The Witch shrugged, a hint of amusement flickering in her eyes. "We'll find out."

As the sun dipped below the horizon, casting long shadows across the land, the Witch found herself unexpectedly enjoying the lack of solitude.

"They'll recognize us in the City of Stars, wouldn't you say?" the Dwarf's voice broke the lull.

"Oh, I always get noticed," the Witch replied, a wry smile playing on her lips.

"Me too," the Dwarf sighed, a shared understanding passing between them.

The Witch's smile broadened. "Then let them notice. Why hide? Why pretend? People don't hold back when they see an ugly witch. They point, they laugh, they judge."

"Me too," the Dwarf echoed, his voice tinged with sadness.

"Both of us," the Witch declared, her gaze meeting his. "No reason to hold back now.
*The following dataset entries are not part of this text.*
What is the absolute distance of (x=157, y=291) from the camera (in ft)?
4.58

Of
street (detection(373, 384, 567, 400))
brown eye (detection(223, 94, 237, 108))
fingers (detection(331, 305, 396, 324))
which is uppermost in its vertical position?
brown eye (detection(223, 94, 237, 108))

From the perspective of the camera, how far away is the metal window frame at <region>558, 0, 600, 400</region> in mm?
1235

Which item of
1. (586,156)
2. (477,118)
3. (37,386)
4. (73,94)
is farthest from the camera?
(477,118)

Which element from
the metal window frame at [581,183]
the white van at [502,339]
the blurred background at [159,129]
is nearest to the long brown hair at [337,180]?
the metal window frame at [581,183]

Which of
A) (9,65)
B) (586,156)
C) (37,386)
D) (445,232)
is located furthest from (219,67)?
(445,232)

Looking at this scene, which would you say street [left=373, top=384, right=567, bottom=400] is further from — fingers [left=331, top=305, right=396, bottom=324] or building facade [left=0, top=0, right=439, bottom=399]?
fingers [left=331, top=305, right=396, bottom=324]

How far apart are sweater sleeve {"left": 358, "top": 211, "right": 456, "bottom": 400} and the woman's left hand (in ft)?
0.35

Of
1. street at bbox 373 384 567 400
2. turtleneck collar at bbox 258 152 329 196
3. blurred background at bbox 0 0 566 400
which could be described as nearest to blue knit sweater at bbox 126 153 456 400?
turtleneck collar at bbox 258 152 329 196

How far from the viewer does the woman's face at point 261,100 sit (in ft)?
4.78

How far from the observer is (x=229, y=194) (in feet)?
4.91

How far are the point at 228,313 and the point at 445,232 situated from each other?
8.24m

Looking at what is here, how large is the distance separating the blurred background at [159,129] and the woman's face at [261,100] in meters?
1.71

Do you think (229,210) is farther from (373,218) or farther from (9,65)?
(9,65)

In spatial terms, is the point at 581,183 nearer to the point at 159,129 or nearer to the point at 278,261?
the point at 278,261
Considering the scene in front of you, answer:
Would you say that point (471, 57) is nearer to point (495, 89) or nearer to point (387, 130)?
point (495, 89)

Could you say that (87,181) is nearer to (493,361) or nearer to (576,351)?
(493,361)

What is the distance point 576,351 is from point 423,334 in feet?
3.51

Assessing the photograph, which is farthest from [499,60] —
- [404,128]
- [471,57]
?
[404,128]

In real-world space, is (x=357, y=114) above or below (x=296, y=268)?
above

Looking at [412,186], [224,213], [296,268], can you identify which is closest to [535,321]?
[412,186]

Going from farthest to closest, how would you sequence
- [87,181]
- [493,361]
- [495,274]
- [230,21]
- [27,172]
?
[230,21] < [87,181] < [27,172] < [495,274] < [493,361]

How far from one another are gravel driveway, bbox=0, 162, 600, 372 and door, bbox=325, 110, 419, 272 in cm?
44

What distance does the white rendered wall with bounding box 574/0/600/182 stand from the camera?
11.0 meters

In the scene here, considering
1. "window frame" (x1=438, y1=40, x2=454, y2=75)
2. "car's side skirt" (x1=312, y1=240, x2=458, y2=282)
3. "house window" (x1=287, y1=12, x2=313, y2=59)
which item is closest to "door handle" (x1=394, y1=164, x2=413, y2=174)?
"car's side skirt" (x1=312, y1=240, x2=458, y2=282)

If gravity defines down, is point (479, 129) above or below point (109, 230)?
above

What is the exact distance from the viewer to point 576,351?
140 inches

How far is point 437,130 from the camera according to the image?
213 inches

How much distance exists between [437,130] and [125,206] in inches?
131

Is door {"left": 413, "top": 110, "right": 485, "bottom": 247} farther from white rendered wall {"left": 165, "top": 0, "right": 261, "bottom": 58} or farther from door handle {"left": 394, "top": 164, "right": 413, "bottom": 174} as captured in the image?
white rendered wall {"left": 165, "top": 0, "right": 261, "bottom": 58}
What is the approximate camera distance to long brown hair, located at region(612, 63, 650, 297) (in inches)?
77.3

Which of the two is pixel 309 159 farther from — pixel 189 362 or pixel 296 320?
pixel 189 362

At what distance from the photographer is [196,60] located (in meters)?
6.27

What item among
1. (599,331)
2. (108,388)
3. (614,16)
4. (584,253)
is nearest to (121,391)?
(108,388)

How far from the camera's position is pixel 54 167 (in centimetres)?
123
Does an ugly witch fear stares?"

"Absolutely not!" the Dwarf proclaimed, a spark of defiance igniting in his eyes.

"Just as I thought," the Witch chuckled, a genuine sound that surprised even her.

Their laughter, rough and discordant against the quiet evening, echoed through the valley. And as they crested the final hill, the sprawling City of Stars unfolded before them, its glittering lights a beacon in the gathering darkness.

"Look!" The Dwarf's voice crackled with excitement, tinged with awe. "The Blue Gate, already!" He gestured toward the colossal aqueduct, its magnificent light blue stones gleaming in the distance. It spanned the valley like a majestic bridge, a direct path to the fabled City of Stars.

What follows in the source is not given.